The old woman sat in a paisley chair in her cluttered living room, as carefully as a plant. When O. Fecteau returned—this time driving within inches of the living room bay window, and through the gravel beds for the baby trees, his horn blaring—the old woman never moved. I stood at the door, awaiting the ultimate assault, but I thought it wiser not to show myself. I knew that if O. Fecteau saw me, he would attempt to drive in the house.
By the time the police arrived, the plumber had rolled his truck in an attempt to avoid a station wagon at the intersection of Cold Hill and North Lane. He had broken his collarbone and was sitting upright in the cab, though the truck lay on its side; he wasn't able to climb out the door above his head, or he hadn't tried. O. Fecteau appeared calm; he was listening to his radio.
Since that time, I have tried to provoke the offending drivers less; if I sense them taking offense at my stopping them and presuming to criticize their vile habits, I simply tell them I am informing the police and quickly leave.
That O. Fecteau turned out to have a long history of violent over-reactions to social situations did not allow me to forgive myself. “Look, it's all the better you got that plumber off the road,” my wife told me—and she usually criticizes my meddlesomeness in the behavior of others. But I could only think that I had driven a workingman off his rocker, and that during his outburst, if O. Fecteau had killed a child, whose fault would it have been? Partly mine, I think.
In modern times, in my opinion, either everything is a moral question or there are no more moral questions. Nowadays, there are no compromises or there are only compromises. Never influenced, I keep my vigil. There is no letting up.
Don't say anything, Helen told herself. Go kiss him and rub against him; get him upstairs as fast as you can, and talk about the damn story later. Much later, she warned herself. But she knew he wouldn't let her.
The dishes were done and he sat across the table from her.
She tried her nicest smile and told him, “I want to go to bed with you.”
“You don't like it?” he asked.
“Let's talk in bed,” she said.
“Goddamn it, Helen,” he said. “It's the first thing I've finished in a long time. I want to know what you think of it.”
She bit her lip and took her glasses off; she had not made a single mark with her red pencil. “I love you,” she said.
“Yes, yes,” he said, impatiently. “I love you, too, but we can fuck anytime. What about the story?” And she finally relaxed; she felt he had released her, somehow. I tried, she thought; she felt hugely relieved.
“Fuck the story,” she said. “No, I don't like it. And I don't want to talk about it, either. You don't care to regard what I want, obviously. You're like a little boy at the dinner table—you serve yourself first.”
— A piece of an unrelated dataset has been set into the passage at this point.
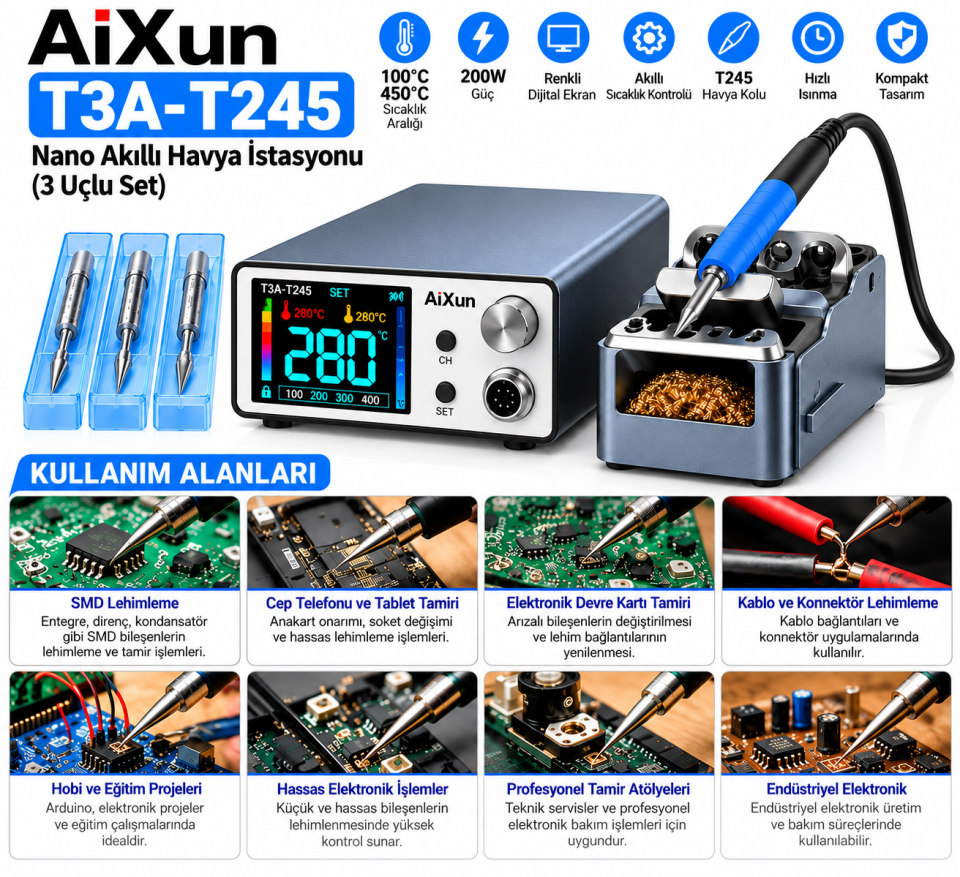 AiXun T3A-T245 200W Nano Akıllı Havya İstasyonu 3 Uçlu Dijital Lehimleme Seti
“You don't like it?” Garp said.
“Oh, it's not bad,” she said, “it's just not much of anything. It's a trifle, it's a little ditty. If you're warming up to something, I'd like to see what it is—when you get to it. But this is nothing, you must know that. It's a toss-off, isn't it? You can do tricks like this with your left hand, can't you?”
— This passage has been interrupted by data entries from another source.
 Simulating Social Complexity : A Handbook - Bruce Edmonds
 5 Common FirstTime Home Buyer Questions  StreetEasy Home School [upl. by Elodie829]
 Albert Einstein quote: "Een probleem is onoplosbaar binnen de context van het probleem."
“It's funny, isn't it?” Garp asked.
“Oh, it's funny,” she said, “but it's funny like jokes are funny. It's all one-liners. I mean, what is it? A self-parody? You're not old enough, and you haven't written enough, to start mocking yourself. It's self-serving, it's self-justifying; and it's not about anything except yourself, really. It's cute.”
“Son of a bitch,” said Garp. “Cute?"
“You're always talking about people who write well but don't have anything to say,” Helen said. “Well, what do you call this? It's no “Grillparzer,” certainly; it isn't worth a fifth of what “Grillparzer” is worth. It isn't worth a tenth of that story,” Helen said.